Reporter: Dwi Nicken Tari | Editor: Yudho Winarto
JAKARTA. Hasil referendum Yunani yang menolak dana bailout ternyata tidak terlalu menguntungkan harga safe haven emas. Emas terpukul diiringi prospek kenaikan suku bunga AS di akhir tahun nanti. Selain itu, tren emas yang sudah lemah sejak 2012 diprediksi akan berlangsung hingga tahun depan.
Mengutip Bloomberg, Senin (6/7) pukul 16.22 harga emas kontrak pengiriman Agustus 2015 di bursa Commodity Exchange turun 0,07% ke level US$ 1.162,60 per ons troi dibandingkan penutupan akhir pekan lalu. Selanjutnya harga emas selama sepekan turun 1,39%.
Menurut Analis PT Esandar Arthamas Berjangka Tonny Mariano, tren emas memang masih turun karena posisi emas yang lebih banyak dipengaruhi oleh prospek kenaikan suku bunga the Fed. Emas saat ini memang menjadi aset safe haven karena merupakan aset yang paling aman di tengah tidak ada kepastian ekonomi dan politik, seperti sekarang yang terjadi di Yunani. Namun, meskipun emas sedikit diuntungkan, Tonny menilai emas masih belum bisa mendapatkan banyak keuntungan dari hasil referendum Yunani kemarin (5/7).
“Ya, karena prospek kenaikan suku bunga the Fed mereda sementara dan orang mulai memadanga emas. Namun, trennya masih turun sudah dari 2012. harga paling tinggi itu terakhir di bulan September 2011 di level US$1.920,30 per ons troi,” kata Tonny.

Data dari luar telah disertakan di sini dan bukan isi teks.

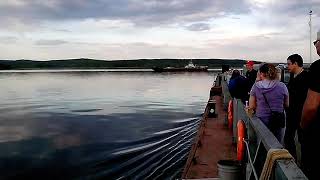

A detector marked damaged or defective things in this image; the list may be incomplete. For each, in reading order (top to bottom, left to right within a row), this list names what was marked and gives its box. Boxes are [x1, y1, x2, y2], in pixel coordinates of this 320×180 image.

rusty deck [182, 95, 238, 179]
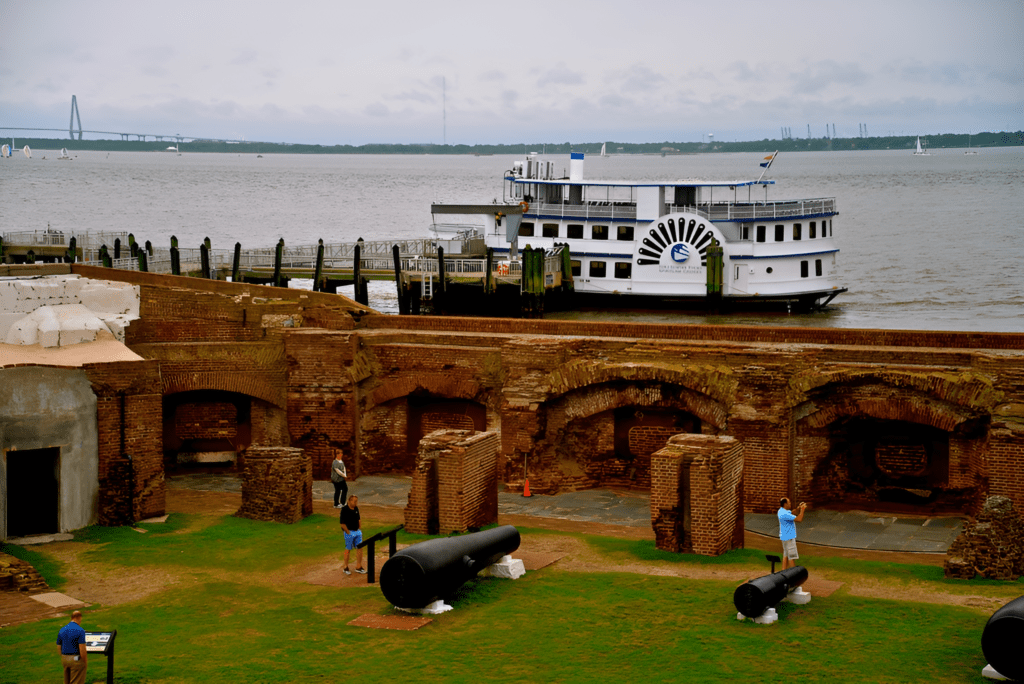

Tonny juga menilai bahwa kenaikan harga emas saat ini hanya bersifat sementara. Hal itu disebabkan oleh ditolaknya pemberian dana bailout oleh Yunani, membuat Euro lemah di hadapan dollar AS. Dengan demikian, maka prospek kenaikan suku bunga di akhir tahun hampir bisa dipastikan dan bisa menguatkan dollar AS.
Dollar AS yang juga merupakan aset safe haven, kata Tonny, lebih banyak dilirik ketimbang emas. Oleh karena itu, selama isu prospek kenaikan suku bunga the Fed tetap bergulir, Tonny menyatakan bahwa otomatis potensi naiknya harga emas juga terbatas.
“safe haven emas lebih karena tradisi saja. Emas hanya untuk jaga-jaga, tidak berbunga dan baru bisa untung setelah ada perubahan harga yang signifikan. Sementara dollar AS seiring berjalannya waktu kan terus berbunga,” tambah Tonny.
Tonny juga menjelaskan begitu lamanya faktor ketidakpastian masalah Yunani ini secara teori seharusnya bisa mendukung emas. Namun, dengan adanya potensi Yunani akan keluar dari Zona Euro, artinya dollar AS akan menguat terhadap Euro dan lebih banyak diuntungkan sementara emas tidak banyak mendapat manfaat.
“Dengan naiknya dollar AS, emas akan dirasa mahal oleh pemegang mata uang di luar dollar AS karena emas diperjual belikan dalam dollar AS. Oleh karena itu, orang yang ingin membeli emas jadi mahal.”
Meskipun belum ada kepastian dari the Fed untuk menaikkan suku bunganya di akhir tahun ini, Tonny menyatakan bahwa hal itu tetap tidak membawa dampak apa-apa terhadap emas. Tonny menjelaskan bahwa di dalam benak pelaku pasar ada begitu banyak kemungkinan yang bisa diambil. Seperti Bank Sentral saja, ujar Tonny, saat ini dengan menganggap harga emas yang sudah murah bisa mendiversifikasikannya ke cadangan devisa, di mana cadangan devisa dibuat lebih beragam.
“cadangan devisa tidak hanya dollar AS, justru sebaiknya memilih mata uang yang stabil dan tidak terpengaruh dalam jangka pendek. Sementara emas, dalam jangka panjang masih boleh dibeli. Tetapi untuk sekarang ini yang sudah turun banyak, dalam jangka pendek apalagi untuk spekulan sangat riskan karena masih berpeluang turun lagi,” jelas Tonny.
Tonny menduga bahwa tren menurunnya harga emas masih akan berlangsung hingga akhir tahun bahkan tahun depan. Pasalnya, tidak ada faktor fundamental yang dapat mendukung kenaikan harga emas. Seperti permasalahan Yunani yang ternyata tidak terlalu membawa dampak positif terhadap emas ditambah prospek kenaikan suku bunga the Fed di akhir tahun membuat posisi dollar AS semakin kuat.